*** PROVIDED PASSAGE ***

It\'s not clear that a clock division by 60 results in a useful divisor for minutes or seconds or hours.

If you are starting from a common as muck standard crystal that is
trimmed for 2^N Hz then it really does make sense to go through 1Hz and
use 8Hz (eg Rolex) for the \"continuous\" sweep second hand drive.

ISTR some early models used 6Hz which is visibly more jerky and copy
watches use 1Hz (or are there any that do look more convincing now?).

For 2^N you divide down to there with a chain of flip-flops each one
clocked by the output of the previous stage. Classic ripple counters

https://www.ti.com/lit/ds/symlink/cd4020b.pdf

Or you could in extremis go the whole hog and divide by a custom N eg.

https://www.ti.com/lit/ds/symlink/cd74hc4059.pdf

Snag is that I don\'t think there are any other dirt cheap low frequency
crystals (you might find 200kHz and 60kHz but they will require more
power than the humble 32k watch Xtal).

There is no need for a custom crystal for this. Unlike the situation for
a sidereal clock where making it run ~4 minutes a day faster than mean
solar time is way beyond the pull range of a crystal.

The tuning-fork crystals are tuned by electroplating the tines and
then trimming off excess weight with a laser... it\'s trivial to change
the process and make a custom crystal. Old AT-cut disks were tuned by

Only if you are prepared to buy a batch of about 100k all the same and
they would be nothing like as cheap as the mass produced watch crystals
at 32768Hz. I recall someone doing that way back when digital clock
chips were new and it allowed stock parts to make sidereal rate clocks.

Up to then they had to be bespoke made observatory clocks or a computer
program that converted UTC and longitude into local sidereal time.

> So, I expect that a custom crystal is an economic thing for this purpose, today.

Compared to an insanely over priced watch it might be economic but it
still wouldn\'t be sensible engineering. You seem to be labouring under
the misapprehension that division by 60 is difficult. It isn\'t it has
been a solved problem since at least the advent of digital watches and
probably long before that. I can recall digital clocks using nixie tubes
- even built one from TTL parts salvaged from scrapped ICL 1900 boards.

***

> **DIRECTIONS FOR THIS TASK**
Translate this sentence from the crystal-clock discussion into Spanish: "For 2^N you divide down to there with a chain of flip-flops each one clocked by the output of the previous stage."

*** SUPPLIED ENTRIES ***

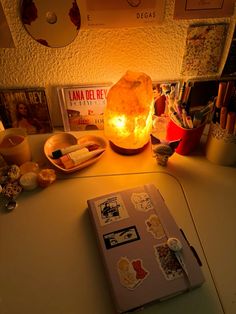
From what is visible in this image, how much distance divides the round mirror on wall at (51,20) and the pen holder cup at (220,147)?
0.41m

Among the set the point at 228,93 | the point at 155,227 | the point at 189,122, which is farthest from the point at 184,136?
the point at 155,227

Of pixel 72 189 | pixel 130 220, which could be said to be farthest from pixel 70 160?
pixel 130 220

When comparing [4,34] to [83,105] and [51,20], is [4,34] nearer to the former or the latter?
[51,20]

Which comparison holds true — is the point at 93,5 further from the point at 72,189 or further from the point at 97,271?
the point at 97,271

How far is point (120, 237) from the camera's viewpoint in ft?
1.69

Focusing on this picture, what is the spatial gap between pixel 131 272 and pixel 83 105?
46 cm

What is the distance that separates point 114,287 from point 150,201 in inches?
7.8

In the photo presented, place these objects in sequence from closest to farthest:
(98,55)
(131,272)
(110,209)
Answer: (131,272)
(110,209)
(98,55)

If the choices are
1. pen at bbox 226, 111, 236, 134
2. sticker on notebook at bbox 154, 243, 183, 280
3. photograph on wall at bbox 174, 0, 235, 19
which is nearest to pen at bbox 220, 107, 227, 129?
pen at bbox 226, 111, 236, 134

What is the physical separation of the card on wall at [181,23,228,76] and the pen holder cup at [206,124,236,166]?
171 mm

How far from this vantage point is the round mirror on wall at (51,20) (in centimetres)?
55

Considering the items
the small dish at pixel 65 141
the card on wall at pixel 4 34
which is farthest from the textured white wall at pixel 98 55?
the small dish at pixel 65 141

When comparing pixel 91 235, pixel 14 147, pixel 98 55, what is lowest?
pixel 91 235

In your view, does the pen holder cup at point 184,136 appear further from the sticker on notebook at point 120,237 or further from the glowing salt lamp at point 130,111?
the sticker on notebook at point 120,237
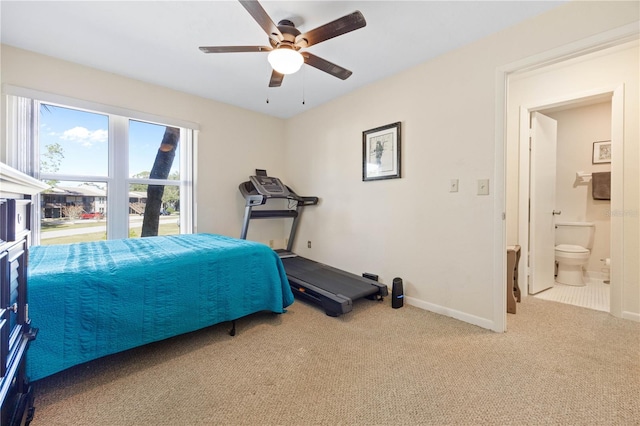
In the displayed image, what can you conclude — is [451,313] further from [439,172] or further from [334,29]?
[334,29]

***

> **ANSWER SECTION**
Para 2^N, se divide hasta ese valor con una cadena de biestables, cada uno de ellos sincronizado por la salida de la etapa anterior.